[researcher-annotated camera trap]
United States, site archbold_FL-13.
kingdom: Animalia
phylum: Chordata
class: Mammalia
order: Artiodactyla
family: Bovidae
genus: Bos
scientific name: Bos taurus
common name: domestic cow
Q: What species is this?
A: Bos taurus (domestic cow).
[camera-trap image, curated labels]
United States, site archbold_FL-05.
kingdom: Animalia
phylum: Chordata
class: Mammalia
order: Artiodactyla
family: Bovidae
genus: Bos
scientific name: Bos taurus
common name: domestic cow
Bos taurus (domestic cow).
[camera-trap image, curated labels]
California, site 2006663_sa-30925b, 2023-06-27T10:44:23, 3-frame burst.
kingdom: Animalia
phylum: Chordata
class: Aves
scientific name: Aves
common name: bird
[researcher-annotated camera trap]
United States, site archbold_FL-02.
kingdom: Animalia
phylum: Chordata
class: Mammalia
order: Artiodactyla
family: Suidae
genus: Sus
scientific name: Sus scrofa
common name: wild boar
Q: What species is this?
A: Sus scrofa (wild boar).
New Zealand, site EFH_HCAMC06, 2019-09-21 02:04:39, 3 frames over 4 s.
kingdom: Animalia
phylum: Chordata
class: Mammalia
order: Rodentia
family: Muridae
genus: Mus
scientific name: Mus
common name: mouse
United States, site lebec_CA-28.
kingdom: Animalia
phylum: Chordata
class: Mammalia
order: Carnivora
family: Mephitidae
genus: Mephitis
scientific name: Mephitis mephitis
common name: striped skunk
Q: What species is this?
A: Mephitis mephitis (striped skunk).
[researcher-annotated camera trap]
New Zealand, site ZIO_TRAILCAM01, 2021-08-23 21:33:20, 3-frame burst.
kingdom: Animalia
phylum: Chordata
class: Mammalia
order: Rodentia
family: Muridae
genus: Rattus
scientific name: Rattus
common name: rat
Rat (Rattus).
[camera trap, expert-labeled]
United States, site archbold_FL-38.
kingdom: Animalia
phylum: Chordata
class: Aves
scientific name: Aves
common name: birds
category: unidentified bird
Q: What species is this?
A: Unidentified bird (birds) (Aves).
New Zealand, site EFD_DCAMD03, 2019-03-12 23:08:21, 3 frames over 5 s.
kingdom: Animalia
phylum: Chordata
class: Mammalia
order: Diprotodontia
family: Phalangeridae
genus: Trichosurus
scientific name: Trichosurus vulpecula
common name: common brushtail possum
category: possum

··········

> What is being asked
Each record above is to be restated word for word.

> Task answer
[researcher-annotated camera trap]
United States, site archbold_FL-13.
kingdom: Animalia
phylum: Chordata
class: Mammalia
order: Artiodactyla
family: Bovidae
genus: Bos
scientific name: Bos taurus
common name: domestic cow
Q: What species is this?
A: Bos taurus (domestic cow).
[camera-trap image, curated labels]
United States, site archbold_FL-05.
kingdom: Animalia
phylum: Chordata
class: Mammalia
order: Artiodactyla
family: Bovidae
genus: Bos
scientific name: Bos taurus
common name: domestic cow
Bos taurus (domestic cow).
[camera-trap image, curated labels]
California, site 2006663_sa-30925b, 2023-06-27T10:44:23, 3-frame burst.
kingdom: Animalia
phylum: Chordata
class: Aves
scientific name: Aves
common name: bird
[researcher-annotated camera trap]
United States, site archbold_FL-02.
kingdom: Animalia
phylum: Chordata
class: Mammalia
order: Artiodactyla
family: Suidae
genus: Sus
scientific name: Sus scrofa
common name: wild boar
Q: What species is this?
A: Sus scrofa (wild boar).
New Zealand, site EFH_HCAMC06, 2019-09-21 02:04:39, 3 frames over 4 s.
kingdom: Animalia
phylum: Chordata
class: Mammalia
order: Rodentia
family: Muridae
genus: Mus
scientific name: Mus
common name: mouse
United States, site lebec_CA-28.
kingdom: Animalia
phylum: Chordata
class: Mammalia
order: Carnivora
family: Mephitidae
genus: Mephitis
scientific name: Mephitis mephitis
common name: striped skunk
Q: What species is this?
A: Mephitis mephitis (striped skunk).
[researcher-annotated camera trap]
New Zealand, site ZIO_TRAILCAM01, 2021-08-23 21:33:20, 3-frame burst.
kingdom: Animalia
phylum: Chordata
class: Mammalia
order: Rodentia
family: Muridae
genus: Rattus
scientific name: Rattus
common name: rat
Rat (Rattus).
[camera trap, expert-labeled]
United States, site archbold_FL-38.
kingdom: Animalia
phylum: Chordata
class: Aves
scientific name: Aves
common name: birds
category: unidentified bird
Q: What species is this?
A: Unidentified bird (birds) (Aves).
New Zealand, site EFD_DCAMD03, 2019-03-12 23:08:21, 3 frames over 5 s.
kingdom: Animalia
phylum: Chordata
class: Mammalia
order: Diprotodontia
family: Phalangeridae
genus: Trichosurus
scientific name: Trichosurus vulpecula
common name: common brushtail possum
category: possum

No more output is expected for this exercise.